--- Start of PASSAGE PROVIDED ---

The SimpleLog object reference log is assigned in turn to three different object instances. The first time, it is properly disposed. The second time, log is reassigned to refer to a third object before the second object is disposed, resulting in the second object becoming garbage. The Pause method provides an easy way to pause the execution of this console application, allowing us to investigate the condition of the files log1.txt , log2.txt , and log3.txt at various points in the execution of the program.

Running the program results in the following output:

 logfile log1.txt created First line Press enter to continue logfile log1.txt disposed logfile log2.txt created Second line Press enter to continue logfile log3.txt created Third line Press enter to continue logfile log3.txt finalized logfile log3.txt disposed logfile log2.txt finalized logfile log2.txt disposed 

After the first pause, the file log1.txt has been created, and you can examine its contents in Notepad. If you try to delete the file, you will get a sharing violation, as illustrated in Figure 10-2.

Figure 10-2. Trying to delete an open file results in a sharing violation.

graphics/10fig02.jpg

At the second pause point, log1.txt has been disposed, and you will be allowed to delete it. log2.txt has been created (and is open). At the third pause point, log3.txt has been created. But the object reference to log2.txt has been reassigned, and so there is now no way for the client program to dispose of the second object. [14] If Dispose were the only mechanism to clean up the second object, we would be out of luck. Fortunately, the SimpleLog class has implemented a finalizer, so the next time garbage is collected, the second object will be disposed of properly. We can see the effect of finalization by running the program through to completion. The second object is indeed finalized, and thence disposed. In fact, as the application domain shuts down, Finalize is called on all objects not exempt from finalization, even on objects that are still accessible.

--- End of PASSAGE PROVIDED ---
--- Start of PROVIDED DATA ---

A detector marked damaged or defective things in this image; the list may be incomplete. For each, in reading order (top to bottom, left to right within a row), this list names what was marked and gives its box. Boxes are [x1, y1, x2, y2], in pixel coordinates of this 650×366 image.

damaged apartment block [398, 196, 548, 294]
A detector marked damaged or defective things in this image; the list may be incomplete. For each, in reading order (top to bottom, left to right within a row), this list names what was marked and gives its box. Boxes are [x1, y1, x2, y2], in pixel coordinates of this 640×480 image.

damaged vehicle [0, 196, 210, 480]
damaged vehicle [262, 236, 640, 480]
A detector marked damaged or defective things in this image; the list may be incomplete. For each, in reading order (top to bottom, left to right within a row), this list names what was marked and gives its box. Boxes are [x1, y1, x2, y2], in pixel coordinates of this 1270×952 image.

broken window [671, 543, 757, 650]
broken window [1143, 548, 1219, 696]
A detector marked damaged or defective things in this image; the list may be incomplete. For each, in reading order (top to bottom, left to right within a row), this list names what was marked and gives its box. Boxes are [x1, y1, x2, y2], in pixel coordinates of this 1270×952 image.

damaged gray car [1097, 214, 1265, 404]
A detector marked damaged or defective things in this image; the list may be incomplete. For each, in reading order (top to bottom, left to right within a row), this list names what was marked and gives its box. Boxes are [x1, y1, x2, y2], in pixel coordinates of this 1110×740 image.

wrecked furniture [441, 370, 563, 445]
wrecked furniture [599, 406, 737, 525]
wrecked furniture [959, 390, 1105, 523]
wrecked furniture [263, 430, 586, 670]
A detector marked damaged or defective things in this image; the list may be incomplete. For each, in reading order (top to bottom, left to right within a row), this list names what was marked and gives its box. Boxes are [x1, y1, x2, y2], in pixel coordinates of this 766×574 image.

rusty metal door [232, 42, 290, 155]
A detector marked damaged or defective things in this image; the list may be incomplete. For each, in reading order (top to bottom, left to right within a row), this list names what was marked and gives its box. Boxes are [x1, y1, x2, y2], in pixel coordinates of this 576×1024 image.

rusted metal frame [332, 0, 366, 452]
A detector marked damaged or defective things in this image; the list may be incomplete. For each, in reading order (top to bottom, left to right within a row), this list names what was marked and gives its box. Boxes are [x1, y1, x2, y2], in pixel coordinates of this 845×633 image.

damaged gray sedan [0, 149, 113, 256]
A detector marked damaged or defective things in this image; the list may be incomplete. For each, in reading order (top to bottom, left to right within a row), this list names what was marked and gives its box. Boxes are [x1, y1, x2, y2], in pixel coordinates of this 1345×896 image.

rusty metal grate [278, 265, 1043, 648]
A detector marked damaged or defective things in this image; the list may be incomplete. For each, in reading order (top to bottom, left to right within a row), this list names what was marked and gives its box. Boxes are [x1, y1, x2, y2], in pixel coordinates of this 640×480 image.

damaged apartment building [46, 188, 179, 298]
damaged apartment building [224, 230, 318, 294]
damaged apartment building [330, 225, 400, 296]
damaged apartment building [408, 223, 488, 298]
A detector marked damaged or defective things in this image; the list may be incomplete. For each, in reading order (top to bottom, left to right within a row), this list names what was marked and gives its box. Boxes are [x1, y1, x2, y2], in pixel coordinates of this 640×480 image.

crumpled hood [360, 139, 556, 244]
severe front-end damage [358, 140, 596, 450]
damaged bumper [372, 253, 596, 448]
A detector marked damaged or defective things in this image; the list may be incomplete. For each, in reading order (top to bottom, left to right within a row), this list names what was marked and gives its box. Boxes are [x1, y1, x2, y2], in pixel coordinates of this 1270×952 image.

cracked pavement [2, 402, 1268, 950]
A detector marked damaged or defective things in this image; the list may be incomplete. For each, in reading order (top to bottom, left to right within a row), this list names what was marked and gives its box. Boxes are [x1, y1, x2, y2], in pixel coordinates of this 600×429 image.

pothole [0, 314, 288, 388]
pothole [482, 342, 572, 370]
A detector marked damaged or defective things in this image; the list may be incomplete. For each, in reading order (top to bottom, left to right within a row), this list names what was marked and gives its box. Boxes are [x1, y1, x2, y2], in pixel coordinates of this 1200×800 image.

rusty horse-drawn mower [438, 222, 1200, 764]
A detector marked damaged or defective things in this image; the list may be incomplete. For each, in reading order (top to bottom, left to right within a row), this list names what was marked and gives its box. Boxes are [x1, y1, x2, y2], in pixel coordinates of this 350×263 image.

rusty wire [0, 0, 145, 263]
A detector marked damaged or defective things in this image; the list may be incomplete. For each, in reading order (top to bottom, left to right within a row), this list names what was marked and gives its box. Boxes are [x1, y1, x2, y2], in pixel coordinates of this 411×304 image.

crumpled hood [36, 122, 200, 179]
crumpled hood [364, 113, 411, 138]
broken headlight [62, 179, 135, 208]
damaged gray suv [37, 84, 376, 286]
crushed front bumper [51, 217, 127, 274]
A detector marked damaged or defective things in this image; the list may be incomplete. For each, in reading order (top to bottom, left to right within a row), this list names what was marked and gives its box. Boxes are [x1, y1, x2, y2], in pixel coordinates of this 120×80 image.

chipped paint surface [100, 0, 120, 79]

--- End of PROVIDED DATA ---

• REQUIREMENTS
1: Answer these questions using the SimpleLog passage, one answer per line:
(a) What do you get if you try to delete log1.txt after the first pause?
(b) What has the SimpleLog class implemented that allows the second object to be disposed of properly?
(c) As the application domain shuts down, what method is called on all objects not exempt from finalization?
2: From the SimpleLog passage, set down word for word the part that opens with the words containing "Running the program results" and closes with "in Figure 10-2.".

• SOLUTIONS TO THE PROBLEMS
1:
(a) A sharing violation.
(b) A finalizer.
(c) Finalize.

2:
Running the program results in the following output:

 logfile log1.txt created First line Press enter to continue logfile log1.txt disposed logfile log2.txt created Second line Press enter to continue logfile log3.txt created Third line Press enter to continue logfile log3.txt finalized logfile log3.txt disposed logfile log2.txt finalized logfile log2.txt disposed 

After the first pause, the file log1.txt has been created, and you can examine its contents in Notepad. If you try to delete the file, you will get a sharing violation, as illustrated in Figure 10-2.